> **Задание 1**:
Перепиши дословно входные строки, начиная со строки, где есть "In the shot, is", и до конца входных строк, причем обе границы включаются.

> **Источник**:
····················
Всего по ходу проведения чистки Руссо выделил 4 дилеммы, которые являются показательными. Главная - как соблюсти право и закон в условиях гражданской войны? С того момента, когда в ответ на требования общественности было принято решение начать чистку, необходимо было определить: либо это будет месть победивших участников Сопротивления по отношению к побежденным коллаборационистам, либо будет вершиться правосудие, отвечающее республиканским традициям, с полным осознанием того, что оно далеко не совершенно и спорно. Вторая, как сбалансировать настоятельное требование чистки, с одной стороны, и необходимость прекращения этого братоубийственного процесса - с другой? «У чистки должны быть границы и во времени и в самом толковании. Именно поэтому довольно скоро прозвучало требование прекращения судебных процессов» (там же: 224).

Третья дилемма: можно ли без серьезных последствий и рискуя остаться без достойной замены, обрушиться на экономическую, административную и политическую элиту, представители которой были самыми заметными и несущими наибольшую ответственность фигурами? Совершенно ясно, что нет. Этим и объясняется отсутствие чистки в экономической сфере и относительная ее умеренность в сфере административной, вызванные необходимостью обеспечить преемственность институтов государства и стремлением предоставить наилучшие шансы для начавшегося тогда возрождения страны (там же: 225).

Четвертая - возрождение национального единства начиналось с отторжения, пусть даже оправданного, всех тех, кто имел какие-либо связи с режимом Виши и оккупантами, а это в определенной степени касалось их родственников и знакомых.

На втором этапе в общественном сознании и национальной памяти происходили три тесно взаимосвязанных процесса. Объявление амнистии остановило продолжавшийся общественный спор о масштабах коллаборационизма, о «широкой поддержке, которой он пользовался, и главным образом о самом сложном для восприятия аспекте, который сильно противоречит республиканской традиции, а именно о государственном антисемитизме и участии французского правительства в проведении операции по уничтожению евреев Европы (там же: 226). На все эти темы почти на двадцатилетний период будет наложено табу, как в официальной истории, так и в литературе, кино и даже в историографии.
····················
> **Входные строки**:
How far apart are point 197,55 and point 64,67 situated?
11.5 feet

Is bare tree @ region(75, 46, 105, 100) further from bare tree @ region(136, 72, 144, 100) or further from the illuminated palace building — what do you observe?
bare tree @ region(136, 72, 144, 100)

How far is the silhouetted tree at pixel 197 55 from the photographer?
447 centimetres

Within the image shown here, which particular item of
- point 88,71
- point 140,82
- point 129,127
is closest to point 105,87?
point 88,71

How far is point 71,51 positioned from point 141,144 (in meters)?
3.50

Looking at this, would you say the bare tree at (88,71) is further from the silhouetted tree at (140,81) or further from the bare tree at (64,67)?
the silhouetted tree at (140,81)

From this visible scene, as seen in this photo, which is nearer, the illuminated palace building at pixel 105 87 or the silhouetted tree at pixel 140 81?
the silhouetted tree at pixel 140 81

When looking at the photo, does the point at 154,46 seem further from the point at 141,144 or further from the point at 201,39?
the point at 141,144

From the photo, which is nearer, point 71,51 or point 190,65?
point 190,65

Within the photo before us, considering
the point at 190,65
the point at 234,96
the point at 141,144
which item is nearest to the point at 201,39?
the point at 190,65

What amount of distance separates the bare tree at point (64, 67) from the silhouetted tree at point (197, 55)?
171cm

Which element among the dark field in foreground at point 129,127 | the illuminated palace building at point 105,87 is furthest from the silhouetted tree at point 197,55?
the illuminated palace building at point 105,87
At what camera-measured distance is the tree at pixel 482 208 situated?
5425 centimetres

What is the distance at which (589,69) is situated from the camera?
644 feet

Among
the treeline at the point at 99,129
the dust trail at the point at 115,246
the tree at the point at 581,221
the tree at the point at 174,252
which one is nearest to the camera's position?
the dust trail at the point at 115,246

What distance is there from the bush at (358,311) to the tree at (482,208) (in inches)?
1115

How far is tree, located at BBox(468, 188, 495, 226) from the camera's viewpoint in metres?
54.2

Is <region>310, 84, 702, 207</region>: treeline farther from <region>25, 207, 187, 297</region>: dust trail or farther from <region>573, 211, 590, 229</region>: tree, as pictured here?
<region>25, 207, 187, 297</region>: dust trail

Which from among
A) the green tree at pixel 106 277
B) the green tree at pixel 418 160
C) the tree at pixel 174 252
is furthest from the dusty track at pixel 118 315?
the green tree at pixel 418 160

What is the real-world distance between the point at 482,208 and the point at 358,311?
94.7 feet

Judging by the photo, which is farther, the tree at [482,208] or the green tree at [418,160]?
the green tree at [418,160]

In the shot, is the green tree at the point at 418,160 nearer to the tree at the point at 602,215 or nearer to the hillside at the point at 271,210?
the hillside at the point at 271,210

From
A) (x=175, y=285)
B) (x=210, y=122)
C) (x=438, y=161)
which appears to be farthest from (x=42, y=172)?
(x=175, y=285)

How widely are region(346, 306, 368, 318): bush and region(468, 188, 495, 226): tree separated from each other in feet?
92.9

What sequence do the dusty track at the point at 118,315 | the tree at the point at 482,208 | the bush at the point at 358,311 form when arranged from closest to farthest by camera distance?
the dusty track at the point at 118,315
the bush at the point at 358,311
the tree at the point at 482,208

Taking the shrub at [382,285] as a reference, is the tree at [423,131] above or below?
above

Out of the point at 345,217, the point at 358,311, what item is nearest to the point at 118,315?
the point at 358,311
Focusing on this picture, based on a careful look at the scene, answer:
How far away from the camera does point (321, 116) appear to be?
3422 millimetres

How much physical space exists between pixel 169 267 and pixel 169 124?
····················
> **Задание 2**:
Ответь по источнику на вопросы, помечая ответы теми же буквами:
(а) Сколько дилемм, показательных для проведения чистки, выделил Руссо?
(б) В какой сфере чистка, по словам источника, отсутствовала?
(в) На какой срок на эти темы было наложено табу?

> **Правильный ответ 1**:
In the shot, is the green tree at the point at 418,160 nearer to the tree at the point at 602,215 or nearer to the hillside at the point at 271,210?
the hillside at the point at 271,210

From
A) (x=175, y=285)
B) (x=210, y=122)
C) (x=438, y=161)
which appears to be farthest from (x=42, y=172)?
(x=175, y=285)

How widely are region(346, 306, 368, 318): bush and region(468, 188, 495, 226): tree separated from each other in feet?
92.9

What sequence do the dusty track at the point at 118,315 | the tree at the point at 482,208 | the bush at the point at 358,311 form when arranged from closest to farthest by camera distance?
the dusty track at the point at 118,315
the bush at the point at 358,311
the tree at the point at 482,208

Taking the shrub at [382,285] as a reference, is the tree at [423,131] above or below?
above

Out of the point at 345,217, the point at 358,311, what item is nearest to the point at 118,315?
the point at 358,311
Focusing on this picture, based on a careful look at the scene, answer:
How far away from the camera does point (321, 116) appear to be?
3422 millimetres

How much physical space exists between pixel 169 267 and pixel 169 124?

> **Правильный ответ 2**:
(а) Четыре.
(б) В экономической.
(в) Почти на двадцать лет.